Extracted data entries:
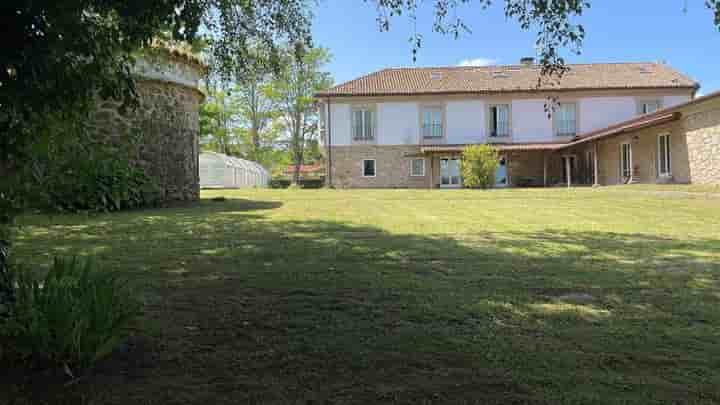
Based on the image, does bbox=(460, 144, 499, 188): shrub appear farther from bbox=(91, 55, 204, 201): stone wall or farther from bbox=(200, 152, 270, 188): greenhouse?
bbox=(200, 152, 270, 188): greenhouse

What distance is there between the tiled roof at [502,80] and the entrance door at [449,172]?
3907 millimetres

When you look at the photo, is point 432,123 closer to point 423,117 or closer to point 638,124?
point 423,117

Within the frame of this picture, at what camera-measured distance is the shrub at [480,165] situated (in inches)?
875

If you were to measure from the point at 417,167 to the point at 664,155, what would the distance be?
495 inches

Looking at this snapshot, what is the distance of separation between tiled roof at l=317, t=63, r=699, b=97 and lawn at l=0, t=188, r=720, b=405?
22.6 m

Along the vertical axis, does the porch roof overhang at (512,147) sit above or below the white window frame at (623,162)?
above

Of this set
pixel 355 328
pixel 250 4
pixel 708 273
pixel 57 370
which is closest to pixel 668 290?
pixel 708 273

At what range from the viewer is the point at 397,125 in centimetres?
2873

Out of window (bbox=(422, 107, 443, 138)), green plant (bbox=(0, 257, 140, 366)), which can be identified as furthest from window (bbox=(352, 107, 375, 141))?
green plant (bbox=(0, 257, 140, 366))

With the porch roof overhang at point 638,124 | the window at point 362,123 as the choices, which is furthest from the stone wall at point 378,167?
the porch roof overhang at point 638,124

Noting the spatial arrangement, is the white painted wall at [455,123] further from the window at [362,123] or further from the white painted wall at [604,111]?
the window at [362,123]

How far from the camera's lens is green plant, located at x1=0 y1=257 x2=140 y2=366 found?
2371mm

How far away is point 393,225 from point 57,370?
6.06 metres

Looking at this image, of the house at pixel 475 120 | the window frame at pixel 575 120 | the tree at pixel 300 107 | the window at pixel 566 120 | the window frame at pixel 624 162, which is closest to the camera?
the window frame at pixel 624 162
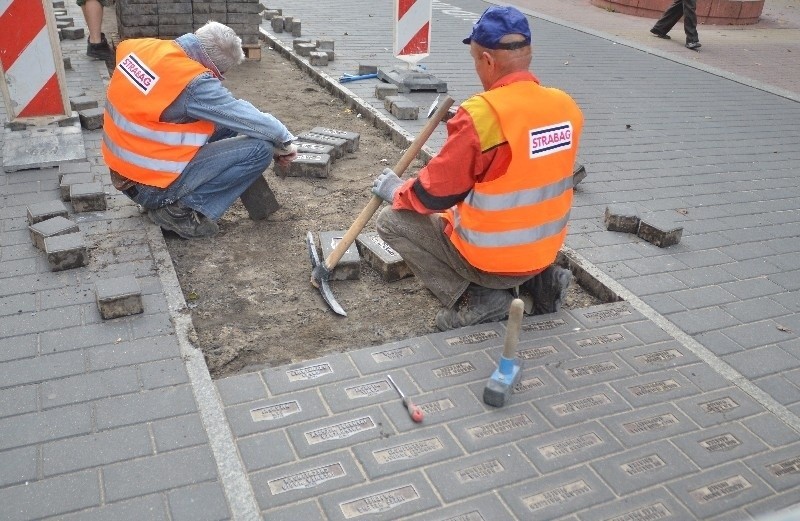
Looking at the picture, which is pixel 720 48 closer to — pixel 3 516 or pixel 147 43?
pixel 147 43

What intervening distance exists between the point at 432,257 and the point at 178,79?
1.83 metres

WHAT THE TASK ASKS: Quote every item above word for word, leaving out the pictures.

EXPECTED ANSWER:
Based on the image, does bbox=(460, 144, 499, 188): shrub appear farther from bbox=(91, 55, 204, 201): stone wall or farther from bbox=(200, 152, 270, 188): greenhouse?
bbox=(200, 152, 270, 188): greenhouse

What distance is there between the tiled roof at [502,80] and the entrance door at [449,172]?
3907 millimetres

When you look at the photo, is point 432,123 closer to point 423,117 or closer to point 638,124?
point 423,117

Within the frame of this picture, at what camera-measured distance is the shrub at [480,165] situated (in inches)?
875

If you were to measure from the point at 417,167 to the point at 664,155, what would the distance be?
495 inches

Looking at this snapshot, what is the distance of separation between tiled roof at l=317, t=63, r=699, b=97 and lawn at l=0, t=188, r=720, b=405?
22.6 m

Along the vertical axis, does the porch roof overhang at (512,147) sit above or below the white window frame at (623,162)?
above

Of this set
pixel 355 328
pixel 250 4
pixel 708 273
pixel 57 370
which is closest to pixel 668 290?
pixel 708 273

At what range from the viewer is the point at 397,125 in centimetres?
2873

Out of window (bbox=(422, 107, 443, 138)), green plant (bbox=(0, 257, 140, 366)), which can be identified as furthest from window (bbox=(352, 107, 375, 141))?
green plant (bbox=(0, 257, 140, 366))

With the porch roof overhang at point 638,124 | the window at point 362,123 as the choices, which is furthest from the stone wall at point 378,167?
the porch roof overhang at point 638,124

Noting the spatial arrangement, is the white painted wall at [455,123] further from the window at [362,123] or further from the white painted wall at [604,111]?
the window at [362,123]

How far from the camera's lens is green plant, located at x1=0 y1=257 x2=140 y2=366 found?
2371mm

How far away is point 393,225 from point 57,370?
6.06 metres

Looking at this image, of the house at pixel 475 120 | the window frame at pixel 575 120 | the tree at pixel 300 107 | the window at pixel 566 120 | the window frame at pixel 624 162, which is closest to the camera?
the window frame at pixel 624 162
Looking at the picture, which is pixel 720 48 closer to — pixel 3 516 or pixel 147 43?
pixel 147 43

What intervening distance exists between the point at 432,257 and the point at 178,79?
1.83 metres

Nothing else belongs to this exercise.